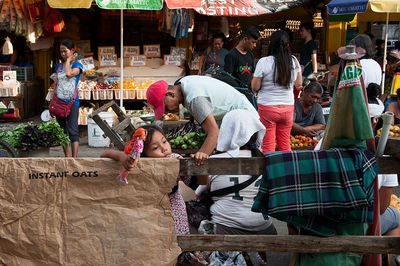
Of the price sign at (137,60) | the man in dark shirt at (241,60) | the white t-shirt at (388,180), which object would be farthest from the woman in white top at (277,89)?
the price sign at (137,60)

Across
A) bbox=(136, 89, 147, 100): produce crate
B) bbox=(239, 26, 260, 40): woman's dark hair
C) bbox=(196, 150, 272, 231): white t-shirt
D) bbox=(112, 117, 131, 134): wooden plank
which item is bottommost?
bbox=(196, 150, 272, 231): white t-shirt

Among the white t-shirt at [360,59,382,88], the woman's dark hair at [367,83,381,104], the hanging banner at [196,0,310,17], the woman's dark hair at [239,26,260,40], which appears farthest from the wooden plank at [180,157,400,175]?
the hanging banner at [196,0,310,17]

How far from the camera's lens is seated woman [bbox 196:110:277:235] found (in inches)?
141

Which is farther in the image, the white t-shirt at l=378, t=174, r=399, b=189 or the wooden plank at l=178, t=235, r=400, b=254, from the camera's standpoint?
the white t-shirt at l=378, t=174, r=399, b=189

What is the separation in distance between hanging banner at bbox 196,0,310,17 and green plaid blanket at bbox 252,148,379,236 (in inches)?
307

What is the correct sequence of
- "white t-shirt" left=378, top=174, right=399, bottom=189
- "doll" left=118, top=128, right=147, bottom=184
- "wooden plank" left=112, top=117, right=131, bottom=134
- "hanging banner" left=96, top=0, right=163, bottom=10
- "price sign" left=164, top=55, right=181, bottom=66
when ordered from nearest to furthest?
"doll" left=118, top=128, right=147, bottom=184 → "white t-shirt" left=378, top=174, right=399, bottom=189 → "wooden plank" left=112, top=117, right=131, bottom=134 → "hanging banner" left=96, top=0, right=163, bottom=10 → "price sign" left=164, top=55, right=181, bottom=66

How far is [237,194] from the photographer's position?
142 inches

==

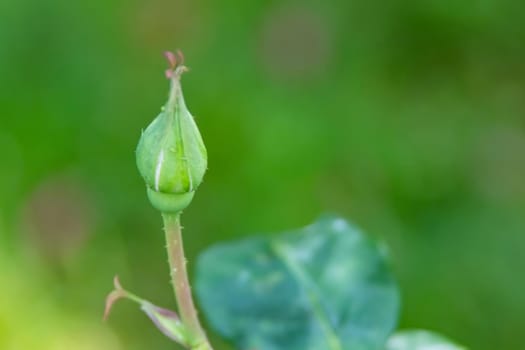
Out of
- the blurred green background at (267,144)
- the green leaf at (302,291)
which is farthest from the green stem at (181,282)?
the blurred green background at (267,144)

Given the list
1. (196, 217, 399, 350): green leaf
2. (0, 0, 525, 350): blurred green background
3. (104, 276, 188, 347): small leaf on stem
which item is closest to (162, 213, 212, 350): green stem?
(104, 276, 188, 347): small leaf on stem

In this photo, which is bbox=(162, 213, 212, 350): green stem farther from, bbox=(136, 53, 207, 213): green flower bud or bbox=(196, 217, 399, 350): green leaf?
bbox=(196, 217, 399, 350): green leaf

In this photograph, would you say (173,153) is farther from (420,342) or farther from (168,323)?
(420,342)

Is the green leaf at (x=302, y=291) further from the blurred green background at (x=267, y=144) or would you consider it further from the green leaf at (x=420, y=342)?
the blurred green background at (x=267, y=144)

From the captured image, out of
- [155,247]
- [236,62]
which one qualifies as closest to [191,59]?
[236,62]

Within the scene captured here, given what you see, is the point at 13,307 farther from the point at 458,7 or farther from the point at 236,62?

* * *

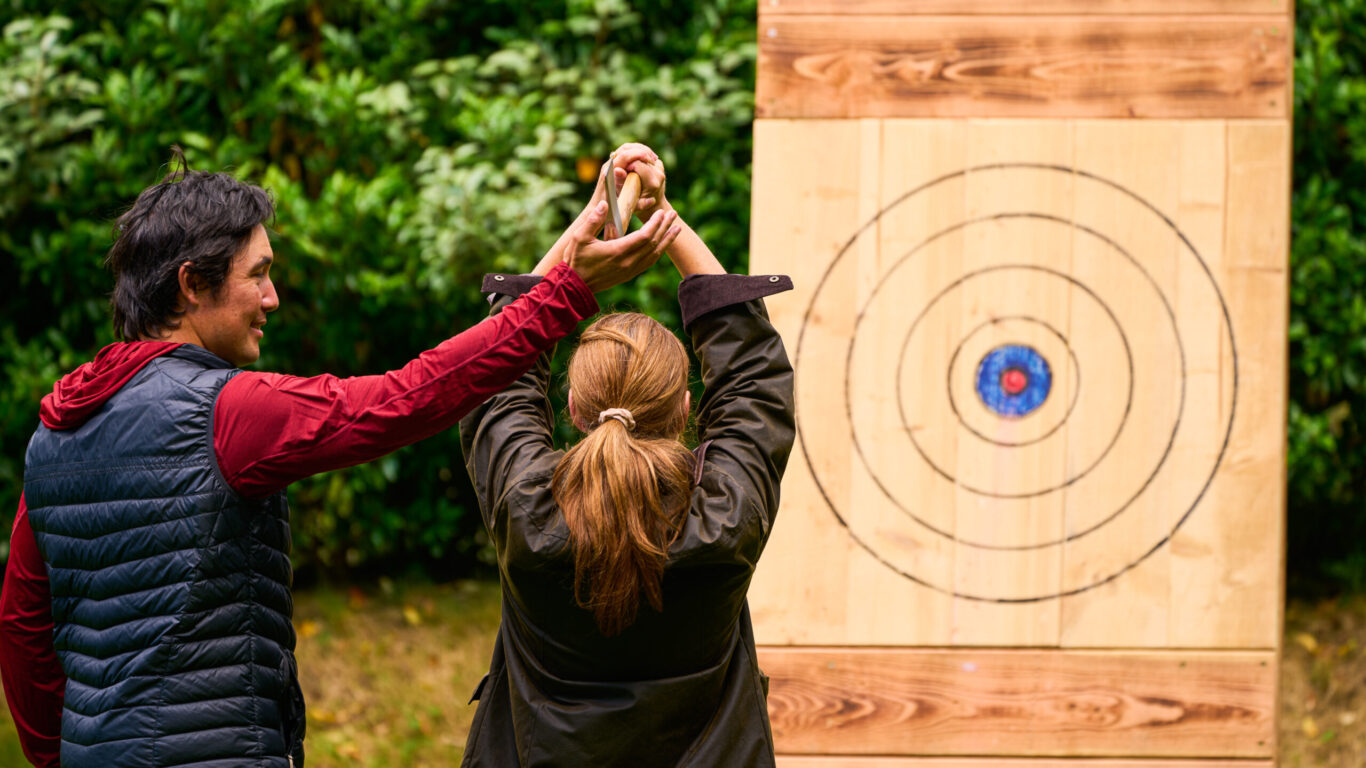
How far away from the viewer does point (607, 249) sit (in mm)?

▶ _TASK PROMPT_: Could you rewrite everything from the line containing "What is the separation" down to the line containing "right=147, bottom=184 →", swapping "separation" for "difference" and leaving all else unchanged?

▶ _COMPLETED TASK_:
What is the difference in distance between hanging banner at bbox 196,0,310,17 and green plaid blanket at bbox 252,148,379,236 (in inches)?
307

What is the correct sequence of
- "white t-shirt" left=378, top=174, right=399, bottom=189
- "doll" left=118, top=128, right=147, bottom=184
- "wooden plank" left=112, top=117, right=131, bottom=134
- "hanging banner" left=96, top=0, right=163, bottom=10
- "price sign" left=164, top=55, right=181, bottom=66
when ordered from nearest to furthest?
"doll" left=118, top=128, right=147, bottom=184 → "white t-shirt" left=378, top=174, right=399, bottom=189 → "wooden plank" left=112, top=117, right=131, bottom=134 → "hanging banner" left=96, top=0, right=163, bottom=10 → "price sign" left=164, top=55, right=181, bottom=66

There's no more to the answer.